(READING TEXT begins)
I totally agree with the members here shoot it for awhile then you'll find out what improvements you would need.

To get started you at least want to have at least the minimum of 4 mags, 7 would be better (and for future ban laws get 20 or more as much as you could afford), and I highly recommend Magpul PMAG 30 rd mags I've been using them since they first came out in 2007 and they're great, I accidentally dropped them on concrete floor, stepped on them, never any damage, they're super tough.

Get a good two point sling, my favorites are the Blue Force Gear model Vickers VCAS which I prefer when I'm mostly shooting, but when I use my hands most of the time, or I wanted the weapon to be snug tight to my body while hiking, running, or climbing I use my LaRue Tactical (made by Viking Tactics) because when you tighten it, it will not come loose, it is also a good sling if you like to use the sling on your support arm for better stability.

Also get a light as soon as you can because you might have to use it for home defense, get good ones like Surefire, Inforce, or other equivalent high quality lights.

The furniture is mainly personal preference since we are not all the same size and build, that's why there are tons of different sizes and shape of handguards, grips, and buttstocks in the market for the AR.

If you prefer rubber overmolding take a look at Magpul MOE+ grip, the MOE size are to my medium-large hands fits great, but I personally don't prefer rubber on my grip I just stay with the standard hard polymer MOE and MIAD grips.

I have two 6920 carbines so I went two opposite directions with my setups, my main carbine is setup like a military M4 clone (see my pic), I removed the Rogers SuperStoc and used my older Colt M4 buttstock, for the light I used the military issued Surefire model M951 and mounted it to a Knight's Armament Co. (also army issued) M4 RAS rails, I also use a Knight's forward vertical grip because it's easier for my support hand when carrying the carbine for long periods of time.
(READING TEXT ends)
(EXCERPTED DATA begins)
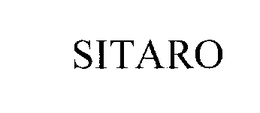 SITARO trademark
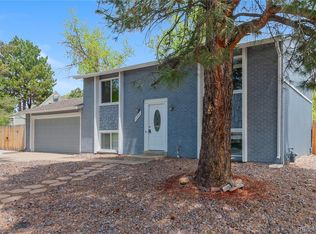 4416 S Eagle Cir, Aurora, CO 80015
(EXCERPTED DATA ends)
(EXCERPTED DATA begins)
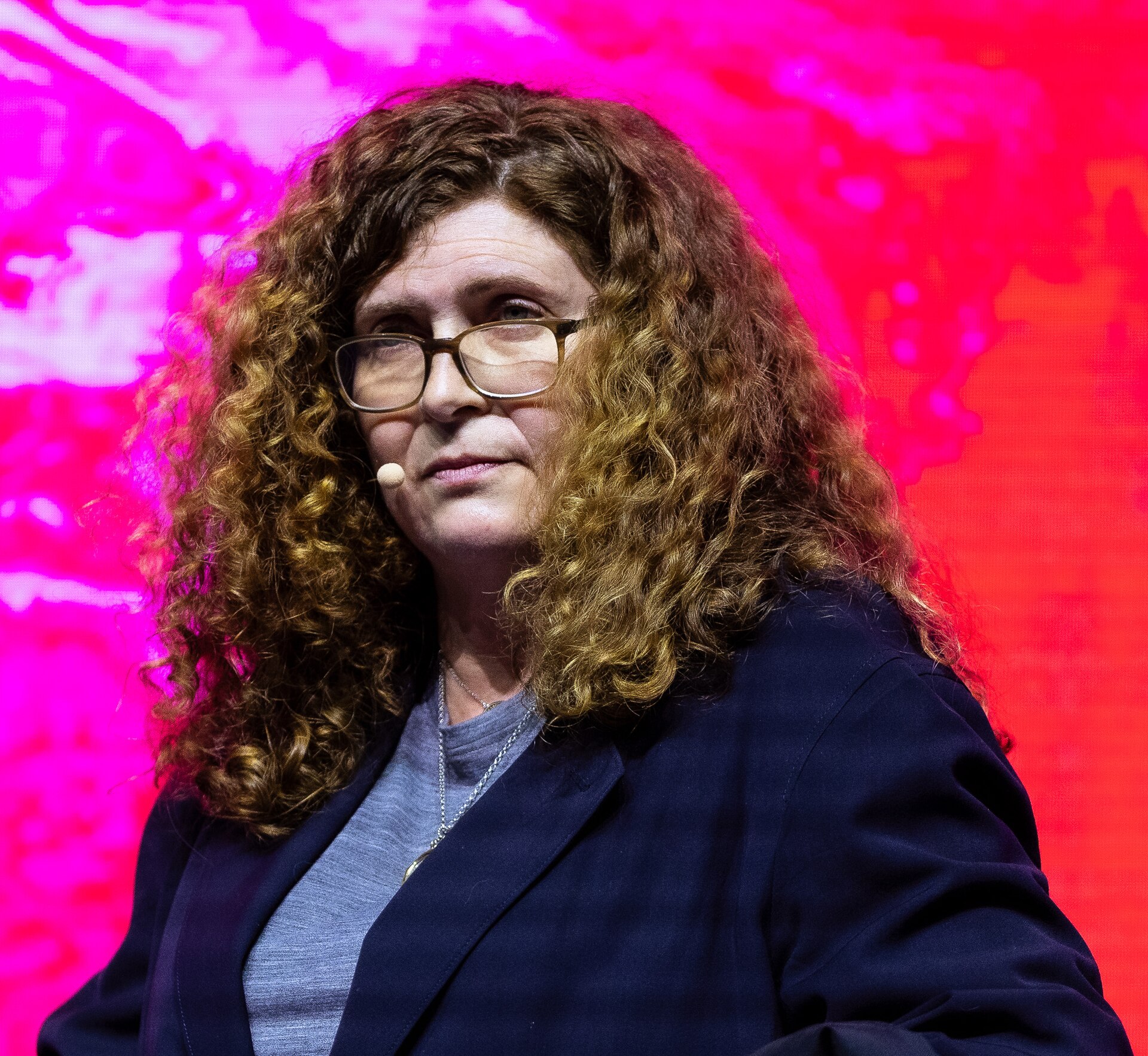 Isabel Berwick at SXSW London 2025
(EXCERPTED DATA ends)
WORK TASK 1 ▸ Please repeat the stretch of the AR gear post from "Also get a light" through "and MIAD grips.".
WORK TASK 2 ▸ Which kinds of AR furniture does the AR gear post say are sold in many different sizes and shapes?
The records are not needed for anything here.

TASK RESULT 1 ▸
Also get a light as soon as you can because you might have to use it for home defense, get good ones like Surefire, Inforce, or other equivalent high quality lights.

The furniture is mainly personal preference since we are not all the same size and build, that's why there are tons of different sizes and shape of handguards, grips, and buttstocks in the market for the AR.

If you prefer rubber overmolding take a look at Magpul MOE+ grip, the MOE size are to my medium-large hands fits great, but I personally don't prefer rubber on my grip I just stay with the standard hard polymer MOE and MIAD grips.

TASK RESULT 2 ▸ Handguards, grips, and buttstocks.